Abstract 378MO
Background
Disitamab vedotin (RC48) is a human epidermal growth factor 2 (HER2)–directed antibody-drug conjugate, with a novel humanized anti-HER2 antibody disitamab conjugated to monomethyl auristatin E (MMAE) via a cleavable linker. RC48 has been approved for the treatment of HER2-positive gastric cancer and urothelial carcinoma patients in China. However, anti-HER2 treatments in gynecological tumors with HER2 expression are still limited.
Methods
This study retrospectively analyzed the efficacy and safety of RC48 monotherapy or combination treatments in HER2-expressing advanced or recurrent gynecological tumors. The primary endpoint was objective response rate (ORR) based on Response Evaluation Criteria in Solid Tumors (RECIST) version 1.1. The secondary endpoints included disease control rate (DCR), progression-free survival (PFS) and safety.
Results
This study enrolled 27 advanced or recurrent gynecological tumor patients, including 18 ovarian cancer patients, 7 cervical cancer patients, and 2 endometrial cancer patients. One, 11 and 14 of the 27 patients was defined as HER2 3+, 2+, and 1+ by IHC, respectively. Among the 27 patients, 22 were evaluable with enough information. The ORR and DCR were 54.5% and 72.7% respectively, with 4 patients achieving complete response (CR), 8 patients achieving partial response (PR), and 4 patients achieving stable disease (SD). The ORR for ovarian cancer, cervical cancer and endometrial cancer were 42.9%, 83.3% and 50%, respectively. The ORR among patients with HER2 1+ and 2+ were 50% and 60%, respectively. The median PFS (mPFS) for the overall population was 6.60 months (95% CI: 4.63-NR), with 4.17 months (95% CI: 3.70-NR) for ovarian cancer patients, 9.73 (95% CI: 7.83-NR) months for cervical cancer patients, and 6.27 months (95% CI: 5.93-NR) for endometrial cancer patients. The mPFS were 4.80 months (95% CI: 3.97-NR) and 6.60 months (95% CI: 4.63-NR) among patients with HER2 2+ and 1+ respectively. The most common adverse events were decreased white blood cell count (36.4%) and decreased neutrophil count (36.4%), with rare occurrence of grade 4 or higher adverse events.
Conclusions
This study indicates that RC48 has promising efficacy and manageable safety for advanced or recurrent gynecological tumors expressing HER2.

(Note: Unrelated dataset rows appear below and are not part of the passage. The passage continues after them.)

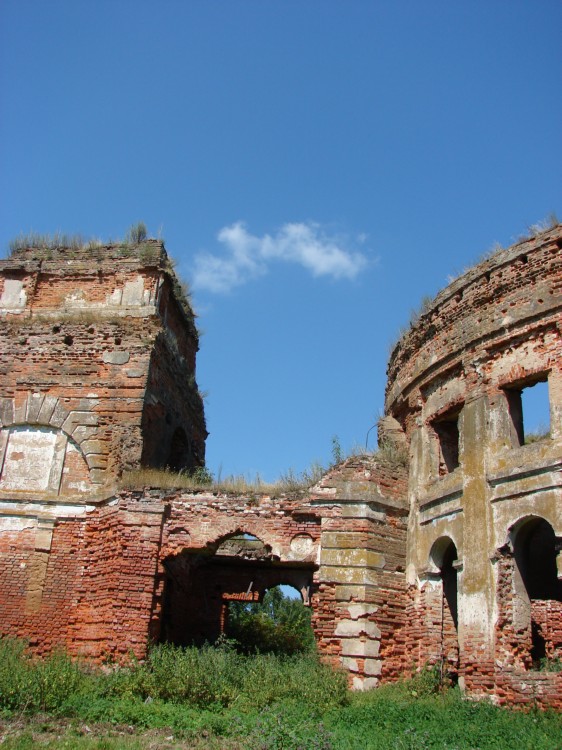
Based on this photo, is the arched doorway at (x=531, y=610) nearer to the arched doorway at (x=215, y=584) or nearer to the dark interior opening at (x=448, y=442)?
the dark interior opening at (x=448, y=442)

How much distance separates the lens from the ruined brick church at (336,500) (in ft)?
38.7

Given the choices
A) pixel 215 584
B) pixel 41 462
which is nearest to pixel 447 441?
pixel 215 584

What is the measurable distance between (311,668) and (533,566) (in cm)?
437

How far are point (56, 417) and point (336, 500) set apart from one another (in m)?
5.72

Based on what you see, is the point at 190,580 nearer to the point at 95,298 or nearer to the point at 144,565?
the point at 144,565

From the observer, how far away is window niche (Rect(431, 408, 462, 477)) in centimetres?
1408

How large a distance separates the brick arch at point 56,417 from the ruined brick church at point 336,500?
1.1 inches

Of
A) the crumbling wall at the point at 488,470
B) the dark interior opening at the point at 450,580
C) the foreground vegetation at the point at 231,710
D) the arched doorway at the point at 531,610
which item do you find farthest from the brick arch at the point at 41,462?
the arched doorway at the point at 531,610

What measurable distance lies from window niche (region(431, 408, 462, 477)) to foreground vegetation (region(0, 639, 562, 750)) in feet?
12.1

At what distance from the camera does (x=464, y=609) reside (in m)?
12.0

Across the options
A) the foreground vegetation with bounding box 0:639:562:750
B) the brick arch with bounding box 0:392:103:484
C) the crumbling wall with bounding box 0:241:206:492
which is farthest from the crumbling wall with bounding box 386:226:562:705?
the brick arch with bounding box 0:392:103:484

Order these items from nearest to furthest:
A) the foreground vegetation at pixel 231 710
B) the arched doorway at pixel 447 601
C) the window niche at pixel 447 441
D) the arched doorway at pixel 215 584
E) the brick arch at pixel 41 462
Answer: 1. the foreground vegetation at pixel 231 710
2. the arched doorway at pixel 447 601
3. the window niche at pixel 447 441
4. the brick arch at pixel 41 462
5. the arched doorway at pixel 215 584

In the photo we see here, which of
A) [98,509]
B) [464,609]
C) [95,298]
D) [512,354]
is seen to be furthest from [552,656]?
[95,298]

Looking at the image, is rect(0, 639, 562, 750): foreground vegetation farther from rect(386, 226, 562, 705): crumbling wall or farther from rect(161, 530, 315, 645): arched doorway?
rect(161, 530, 315, 645): arched doorway
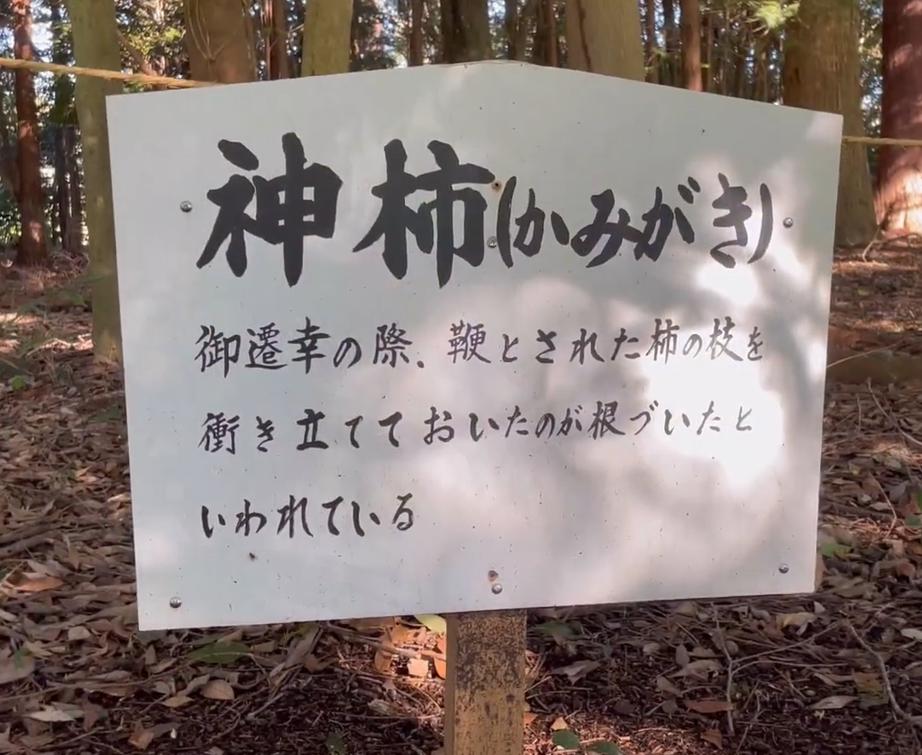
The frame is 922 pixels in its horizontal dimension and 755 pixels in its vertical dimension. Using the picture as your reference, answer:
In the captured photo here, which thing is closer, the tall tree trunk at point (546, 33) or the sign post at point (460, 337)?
the sign post at point (460, 337)

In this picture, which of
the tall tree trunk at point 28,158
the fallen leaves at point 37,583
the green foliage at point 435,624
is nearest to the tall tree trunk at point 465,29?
the fallen leaves at point 37,583

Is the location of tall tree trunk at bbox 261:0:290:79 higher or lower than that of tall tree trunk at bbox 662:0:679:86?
lower

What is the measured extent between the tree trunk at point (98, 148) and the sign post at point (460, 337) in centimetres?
289

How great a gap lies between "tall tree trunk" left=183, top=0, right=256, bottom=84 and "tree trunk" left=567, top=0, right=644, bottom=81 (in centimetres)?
176

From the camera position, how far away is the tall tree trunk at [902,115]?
7164mm

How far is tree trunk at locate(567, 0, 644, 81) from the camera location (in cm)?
239

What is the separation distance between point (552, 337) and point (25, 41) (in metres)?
12.1

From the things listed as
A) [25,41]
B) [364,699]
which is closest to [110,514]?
[364,699]

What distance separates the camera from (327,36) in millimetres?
2633

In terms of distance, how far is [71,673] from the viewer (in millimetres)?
2008

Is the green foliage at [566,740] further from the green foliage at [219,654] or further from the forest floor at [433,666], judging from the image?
the green foliage at [219,654]

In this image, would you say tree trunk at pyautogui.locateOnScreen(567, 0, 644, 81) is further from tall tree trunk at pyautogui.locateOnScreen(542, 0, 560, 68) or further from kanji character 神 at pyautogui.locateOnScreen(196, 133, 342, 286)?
tall tree trunk at pyautogui.locateOnScreen(542, 0, 560, 68)

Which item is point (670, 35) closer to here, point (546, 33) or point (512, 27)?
point (512, 27)

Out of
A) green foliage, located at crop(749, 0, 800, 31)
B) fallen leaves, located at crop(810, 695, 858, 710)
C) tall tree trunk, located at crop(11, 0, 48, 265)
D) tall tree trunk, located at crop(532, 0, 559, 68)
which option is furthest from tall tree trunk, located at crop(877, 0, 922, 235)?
tall tree trunk, located at crop(11, 0, 48, 265)
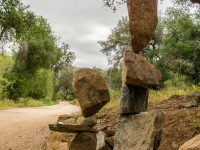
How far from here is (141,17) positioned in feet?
10.6

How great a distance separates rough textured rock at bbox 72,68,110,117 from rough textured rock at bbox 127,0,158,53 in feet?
3.82

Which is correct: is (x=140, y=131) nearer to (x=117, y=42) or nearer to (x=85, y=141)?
(x=85, y=141)

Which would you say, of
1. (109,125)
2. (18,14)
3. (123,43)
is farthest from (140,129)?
(123,43)

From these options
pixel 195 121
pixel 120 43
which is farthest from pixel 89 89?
pixel 120 43

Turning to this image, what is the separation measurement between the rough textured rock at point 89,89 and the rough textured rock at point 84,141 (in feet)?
1.58

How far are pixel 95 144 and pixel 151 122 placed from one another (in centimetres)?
Answer: 142

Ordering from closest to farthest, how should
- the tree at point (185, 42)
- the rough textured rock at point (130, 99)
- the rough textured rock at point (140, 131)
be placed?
the rough textured rock at point (140, 131) → the rough textured rock at point (130, 99) → the tree at point (185, 42)

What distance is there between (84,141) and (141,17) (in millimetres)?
2271

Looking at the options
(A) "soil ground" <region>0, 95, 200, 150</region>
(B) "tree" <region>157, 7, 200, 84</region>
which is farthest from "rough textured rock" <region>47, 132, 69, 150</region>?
(B) "tree" <region>157, 7, 200, 84</region>

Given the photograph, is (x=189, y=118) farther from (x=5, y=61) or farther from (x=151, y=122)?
(x=5, y=61)

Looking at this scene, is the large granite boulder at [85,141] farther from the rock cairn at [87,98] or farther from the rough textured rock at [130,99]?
the rough textured rock at [130,99]

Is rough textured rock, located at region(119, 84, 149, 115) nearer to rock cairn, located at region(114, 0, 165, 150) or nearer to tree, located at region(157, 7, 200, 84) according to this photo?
rock cairn, located at region(114, 0, 165, 150)

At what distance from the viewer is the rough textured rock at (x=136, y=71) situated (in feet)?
10.6

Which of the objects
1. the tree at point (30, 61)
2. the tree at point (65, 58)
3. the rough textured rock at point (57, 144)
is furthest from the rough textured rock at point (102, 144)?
the tree at point (65, 58)
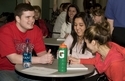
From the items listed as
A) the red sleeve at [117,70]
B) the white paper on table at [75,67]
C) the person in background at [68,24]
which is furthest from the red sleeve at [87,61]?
the person in background at [68,24]

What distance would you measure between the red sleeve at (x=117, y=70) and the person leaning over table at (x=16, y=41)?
74 centimetres

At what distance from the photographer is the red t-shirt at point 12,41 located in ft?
10.1

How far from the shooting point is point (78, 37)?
3.86m

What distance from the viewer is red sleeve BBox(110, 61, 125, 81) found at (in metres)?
2.60

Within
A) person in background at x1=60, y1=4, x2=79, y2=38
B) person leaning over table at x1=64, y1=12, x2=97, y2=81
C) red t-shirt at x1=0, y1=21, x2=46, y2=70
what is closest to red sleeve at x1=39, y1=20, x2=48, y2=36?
person in background at x1=60, y1=4, x2=79, y2=38

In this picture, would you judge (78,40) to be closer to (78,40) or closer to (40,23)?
(78,40)

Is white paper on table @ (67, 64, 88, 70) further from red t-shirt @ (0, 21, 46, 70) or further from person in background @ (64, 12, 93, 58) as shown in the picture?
red t-shirt @ (0, 21, 46, 70)

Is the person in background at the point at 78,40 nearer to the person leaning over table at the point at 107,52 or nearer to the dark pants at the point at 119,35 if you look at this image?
the dark pants at the point at 119,35

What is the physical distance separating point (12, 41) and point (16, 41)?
7 cm

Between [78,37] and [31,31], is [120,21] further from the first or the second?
[31,31]

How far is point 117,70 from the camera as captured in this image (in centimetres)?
259

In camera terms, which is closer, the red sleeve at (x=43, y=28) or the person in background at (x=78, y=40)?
the person in background at (x=78, y=40)

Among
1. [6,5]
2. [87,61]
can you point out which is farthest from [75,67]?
[6,5]

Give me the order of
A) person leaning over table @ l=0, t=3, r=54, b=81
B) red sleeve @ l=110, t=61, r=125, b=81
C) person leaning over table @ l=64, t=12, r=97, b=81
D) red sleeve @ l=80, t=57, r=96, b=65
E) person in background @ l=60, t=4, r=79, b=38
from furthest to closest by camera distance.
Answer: person in background @ l=60, t=4, r=79, b=38 < person leaning over table @ l=64, t=12, r=97, b=81 < red sleeve @ l=80, t=57, r=96, b=65 < person leaning over table @ l=0, t=3, r=54, b=81 < red sleeve @ l=110, t=61, r=125, b=81
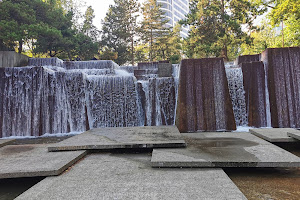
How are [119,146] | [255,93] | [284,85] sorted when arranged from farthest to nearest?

Clinical trial identification
Editorial acknowledgement
Legal entity responsible for the study
The authors.
Funding
Guangzhou Major Clinical Projects(2023P-ZD12); Guangdong Basic and Applied Basic Research Foundation (2024A1515013004, 2023A1515012647, 2021A1515220142).
Disclosure
All authors have declared no conflicts of interest.